Jenny took my hand. We began walking together down the quiet sidewalk toward Nana Jean’s house, the stars low in the sky, our shadows stretching before us from the streetlights.
“Wait a minute,” I said.
Jenny stopped short. “You changing your mind?” she asked me.
“No,” I said. “It’s just that I forgot my backpack. It’s over there by the grave.”
“All right,” said Jenny. “Hurry up and get it.”
It didn’t take long to gather the Necessaries scattered all around the yard. Tweezers and Carrot Scraper and Letter Opener. I returned with Backpack swinging on my shoulder. Jenny reached over and took him from me. She hoisted him up onto her back, and we continued walking down Trowbridge Road. “Holy guacamole,” she said. “What do you have in here?”
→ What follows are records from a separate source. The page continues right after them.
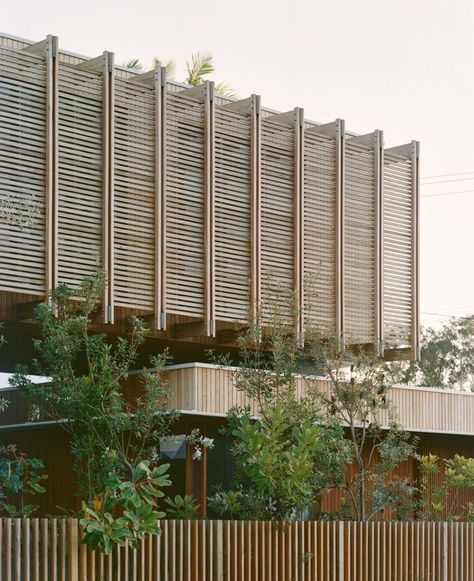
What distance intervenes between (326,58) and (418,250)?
7.96 m

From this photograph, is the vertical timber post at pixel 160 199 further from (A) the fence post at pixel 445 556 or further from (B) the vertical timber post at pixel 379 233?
(A) the fence post at pixel 445 556

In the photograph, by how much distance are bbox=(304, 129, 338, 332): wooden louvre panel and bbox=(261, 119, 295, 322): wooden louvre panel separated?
55 cm

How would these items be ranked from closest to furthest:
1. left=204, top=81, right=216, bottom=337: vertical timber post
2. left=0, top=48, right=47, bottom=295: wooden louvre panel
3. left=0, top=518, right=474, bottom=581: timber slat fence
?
left=0, top=518, right=474, bottom=581: timber slat fence → left=0, top=48, right=47, bottom=295: wooden louvre panel → left=204, top=81, right=216, bottom=337: vertical timber post

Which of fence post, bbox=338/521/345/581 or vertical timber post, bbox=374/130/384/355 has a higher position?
vertical timber post, bbox=374/130/384/355

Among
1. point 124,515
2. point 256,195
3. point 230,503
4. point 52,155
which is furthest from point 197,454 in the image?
point 124,515

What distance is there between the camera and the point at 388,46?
114 feet

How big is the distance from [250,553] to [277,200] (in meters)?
15.7

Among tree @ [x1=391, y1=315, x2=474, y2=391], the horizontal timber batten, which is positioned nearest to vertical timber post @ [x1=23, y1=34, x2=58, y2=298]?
the horizontal timber batten

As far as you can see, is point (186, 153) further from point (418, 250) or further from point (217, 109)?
point (418, 250)

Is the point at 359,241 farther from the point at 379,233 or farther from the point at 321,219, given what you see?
the point at 321,219

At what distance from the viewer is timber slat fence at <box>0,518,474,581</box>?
11.5 m

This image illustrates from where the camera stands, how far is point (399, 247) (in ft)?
105

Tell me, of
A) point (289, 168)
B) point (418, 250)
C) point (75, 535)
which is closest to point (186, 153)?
point (289, 168)

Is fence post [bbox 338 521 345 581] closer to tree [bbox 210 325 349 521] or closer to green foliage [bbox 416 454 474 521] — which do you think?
tree [bbox 210 325 349 521]
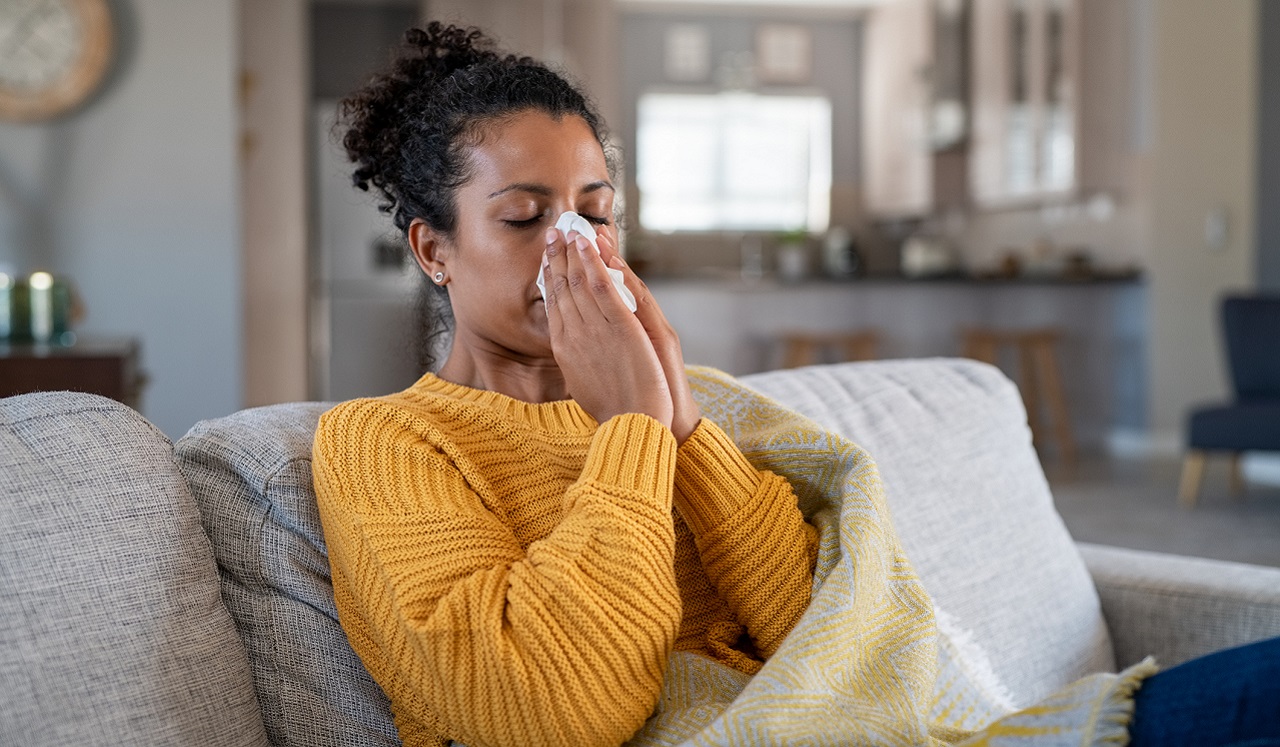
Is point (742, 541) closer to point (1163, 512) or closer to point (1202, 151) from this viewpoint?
point (1163, 512)

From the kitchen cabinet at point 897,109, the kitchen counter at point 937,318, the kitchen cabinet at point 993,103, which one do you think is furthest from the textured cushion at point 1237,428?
the kitchen cabinet at point 897,109

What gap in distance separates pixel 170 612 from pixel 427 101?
1.94 ft

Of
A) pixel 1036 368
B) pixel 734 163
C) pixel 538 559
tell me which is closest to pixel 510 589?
pixel 538 559

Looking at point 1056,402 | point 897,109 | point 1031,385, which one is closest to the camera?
point 1056,402

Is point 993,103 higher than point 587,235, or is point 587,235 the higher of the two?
point 993,103

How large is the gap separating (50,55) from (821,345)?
3.75 m

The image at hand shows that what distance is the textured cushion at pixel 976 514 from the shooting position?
1.50 m

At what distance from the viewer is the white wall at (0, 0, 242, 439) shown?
477cm

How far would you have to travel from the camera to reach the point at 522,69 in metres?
1.31

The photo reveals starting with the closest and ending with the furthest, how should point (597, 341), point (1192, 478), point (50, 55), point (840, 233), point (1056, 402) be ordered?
point (597, 341) < point (50, 55) < point (1192, 478) < point (1056, 402) < point (840, 233)

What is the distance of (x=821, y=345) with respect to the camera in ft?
21.2

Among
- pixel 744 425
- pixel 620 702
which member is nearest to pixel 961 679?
pixel 744 425

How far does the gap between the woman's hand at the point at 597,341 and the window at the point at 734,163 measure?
26.4 ft

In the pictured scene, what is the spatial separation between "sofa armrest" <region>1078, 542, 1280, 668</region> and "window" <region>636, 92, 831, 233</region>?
7.59 m
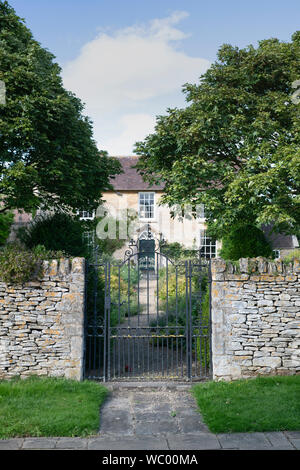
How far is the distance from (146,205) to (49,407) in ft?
68.7

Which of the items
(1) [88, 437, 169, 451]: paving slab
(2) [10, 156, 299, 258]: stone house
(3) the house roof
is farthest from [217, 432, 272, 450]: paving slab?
(3) the house roof

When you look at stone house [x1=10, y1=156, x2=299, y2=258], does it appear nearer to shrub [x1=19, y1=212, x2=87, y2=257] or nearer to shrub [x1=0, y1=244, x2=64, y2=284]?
shrub [x1=19, y1=212, x2=87, y2=257]

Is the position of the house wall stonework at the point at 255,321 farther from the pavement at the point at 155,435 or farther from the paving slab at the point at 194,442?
the paving slab at the point at 194,442

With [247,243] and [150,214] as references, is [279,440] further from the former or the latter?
[150,214]

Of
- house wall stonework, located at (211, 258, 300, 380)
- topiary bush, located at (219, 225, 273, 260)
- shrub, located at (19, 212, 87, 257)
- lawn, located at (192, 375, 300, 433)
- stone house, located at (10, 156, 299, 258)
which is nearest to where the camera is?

She shook her shoulders. I could hear Letter Opener and Carrot Scraper jangling.
“Oh,” I said, trying to sound nonchalant, “just some Necessaries.”
“I get it,” Jenny said, nodding gravely. “I have Necessaries too.”
She opened her purse, took out a pack of cigarettes, shook one onto her hand, found a lighter in her back pocket, and lit up. Jenny took a long drag on the cigarette and then blew smoke over her shoulder. “You asked me what happened to my face before,” she said, looking far away. “You still want to know?”
I nodded. “Yes,” I said.
“It was a birthday present. From my boyfriend, Donny.”
Jenny pantomimed a roundhouse punch.
“That is a really bad present,” I said.
“Sure is.” Jenny sighed.
She blew a smoke ring into the lightening sky. It drifted like a halo from her lips and hovered over the sidewalk.
“Come on,” she said, taking my hand again. “Let’s go home.”